We now directly compare the average scores from both models to fulfill the final requirement of the task.

In [7]:
comparison_df = pd.DataFrame([lr_avg_scores, svm_avg_scores],
                             index=['Logistic Regression', 'SVM'])

print("--- Side-by-Side Model Comparison (Average CV Scores) ---")
display(comparison_df)

print("\n--- Discussion ---")
best_f1_model = comparison_df['Avg F1-Score'].idxmax()
print(f"Based on the average F1-score, the {best_f1_model} performed slightly better. ")
print("Both models achieved excellent performance (>97% accuracy), suggesting that TF-IDF features are highly effective for this topic classification task.")
print("The slight edge for SVM is common in high-dimensional text classification, as SVMs are powerful at finding optimal separating hyperplanes in such feature spaces.")
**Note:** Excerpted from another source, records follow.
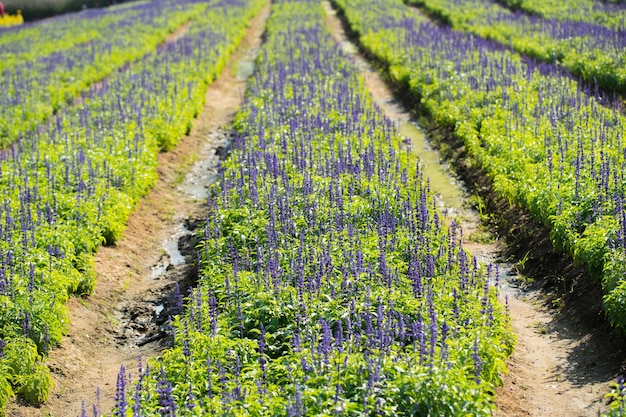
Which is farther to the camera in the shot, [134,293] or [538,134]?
[538,134]

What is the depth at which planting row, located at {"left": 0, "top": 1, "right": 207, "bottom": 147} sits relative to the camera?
21703 millimetres

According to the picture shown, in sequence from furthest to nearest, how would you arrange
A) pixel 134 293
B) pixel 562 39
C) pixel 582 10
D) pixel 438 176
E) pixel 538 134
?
pixel 582 10, pixel 562 39, pixel 438 176, pixel 538 134, pixel 134 293

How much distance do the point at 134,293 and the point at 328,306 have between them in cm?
495

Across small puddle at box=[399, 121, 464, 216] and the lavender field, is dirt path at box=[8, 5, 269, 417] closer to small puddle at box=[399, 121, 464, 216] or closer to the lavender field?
the lavender field

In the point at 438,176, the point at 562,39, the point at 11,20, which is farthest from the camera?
the point at 11,20

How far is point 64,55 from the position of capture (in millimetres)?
30031

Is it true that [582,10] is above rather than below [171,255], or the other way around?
above

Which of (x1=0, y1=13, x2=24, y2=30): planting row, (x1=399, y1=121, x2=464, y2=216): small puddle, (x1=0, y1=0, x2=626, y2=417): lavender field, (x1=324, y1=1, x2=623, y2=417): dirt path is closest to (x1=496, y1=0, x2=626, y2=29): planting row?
(x1=0, y1=0, x2=626, y2=417): lavender field

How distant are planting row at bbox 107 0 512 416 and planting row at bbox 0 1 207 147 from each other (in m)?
9.05

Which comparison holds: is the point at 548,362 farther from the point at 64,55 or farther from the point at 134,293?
the point at 64,55

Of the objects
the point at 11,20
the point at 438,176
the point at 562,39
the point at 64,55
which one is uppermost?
the point at 562,39

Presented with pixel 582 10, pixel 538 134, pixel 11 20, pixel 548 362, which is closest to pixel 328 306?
pixel 548 362

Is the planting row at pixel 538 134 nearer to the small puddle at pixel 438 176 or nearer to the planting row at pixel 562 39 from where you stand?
the small puddle at pixel 438 176

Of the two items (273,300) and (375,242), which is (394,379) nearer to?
(273,300)
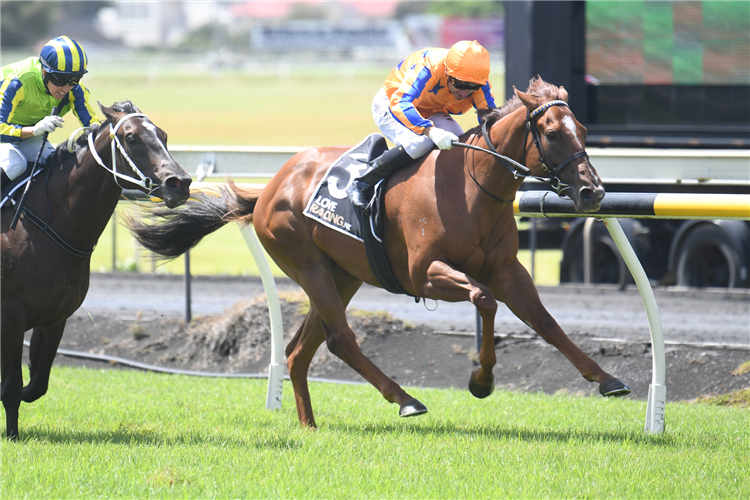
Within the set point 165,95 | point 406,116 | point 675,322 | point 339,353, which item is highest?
point 406,116

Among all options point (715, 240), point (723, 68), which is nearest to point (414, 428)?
point (715, 240)

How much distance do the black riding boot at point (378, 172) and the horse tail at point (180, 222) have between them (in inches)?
43.2

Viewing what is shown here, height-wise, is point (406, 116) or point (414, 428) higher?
point (406, 116)

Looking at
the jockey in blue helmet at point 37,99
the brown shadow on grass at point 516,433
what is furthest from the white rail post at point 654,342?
the jockey in blue helmet at point 37,99

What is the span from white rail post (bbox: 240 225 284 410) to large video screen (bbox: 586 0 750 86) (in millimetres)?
4800

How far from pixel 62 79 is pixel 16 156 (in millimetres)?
485

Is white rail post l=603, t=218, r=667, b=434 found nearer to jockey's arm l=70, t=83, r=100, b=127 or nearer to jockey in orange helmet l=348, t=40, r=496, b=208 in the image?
jockey in orange helmet l=348, t=40, r=496, b=208

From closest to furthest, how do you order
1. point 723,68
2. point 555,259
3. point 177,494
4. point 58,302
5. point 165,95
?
1. point 177,494
2. point 58,302
3. point 723,68
4. point 555,259
5. point 165,95

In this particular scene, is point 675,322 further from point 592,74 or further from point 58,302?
point 58,302

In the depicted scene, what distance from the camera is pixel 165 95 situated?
151ft

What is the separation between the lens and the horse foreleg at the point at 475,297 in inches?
171

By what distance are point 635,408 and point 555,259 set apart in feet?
29.3


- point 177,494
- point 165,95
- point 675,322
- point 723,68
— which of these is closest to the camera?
point 177,494

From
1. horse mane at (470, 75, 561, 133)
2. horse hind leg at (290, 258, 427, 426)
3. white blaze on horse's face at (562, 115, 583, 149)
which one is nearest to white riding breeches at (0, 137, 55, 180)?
horse hind leg at (290, 258, 427, 426)
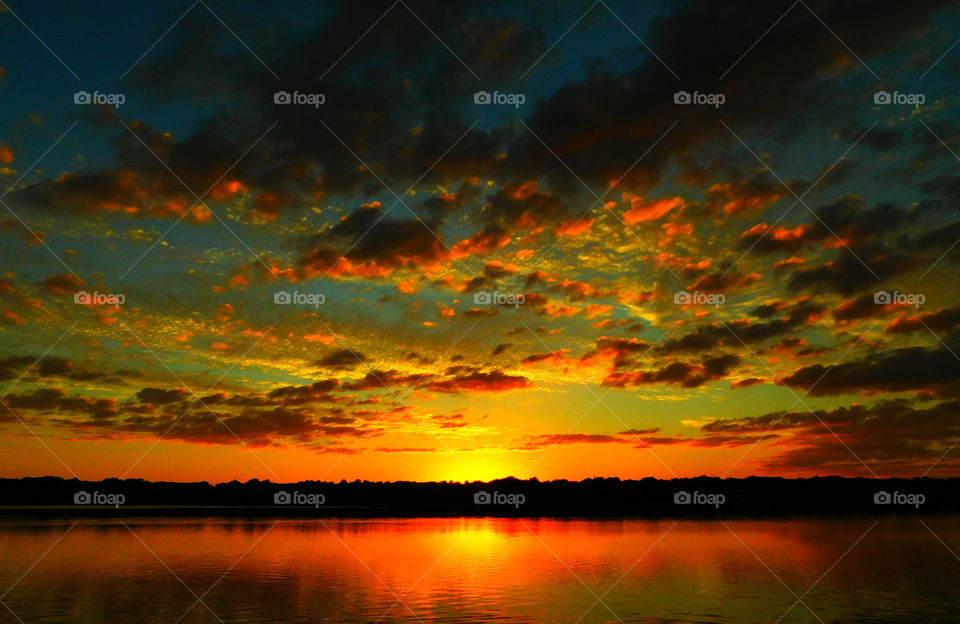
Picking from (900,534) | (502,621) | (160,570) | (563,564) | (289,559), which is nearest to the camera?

--- Side-by-Side Model Comparison (Average CV Scores) ---


Unnamed: 0,Avg Accuracy,Avg Precision,Avg Recall,Avg F1-Score
Logistic Regression,0.974157,0.975409,0.972905,0.97394
SVM,0.975843,0.976554,0.974666,0.975386



--- Discussion ---
Based on the average F1-score, the SVM performed slightly better. 
Both models achieved excellent performance (>97% accuracy), suggesting that TF-IDF features are highly effective for this topic classification task.
The slight edge for SVM is common in high-dimensional text classification, as SVMs are powerful at finding optimal separating hyperplanes in such feature spaces.


### 8. Save Final Models for Future Use


In [8]:
lr_classifier.fit(X_train, y_train)
svm_classifier.fit(X_train, y_train)

with open('tfidf_vectorizer.pkl', 'wb') as f:
    pickle.dump(vectorizer, f)

with open('logistic_regression_model.pkl', 'wb') as f:
    pickle.dump(lr_classifier, f)

with open('svm_model.pkl', 'wb') as f:
    pickle.dump(svm_classifier, f)

print("Vectorizer and both final models have been saved successfully to disk.")

Vectorizer and both final models have been saved successfully to disk.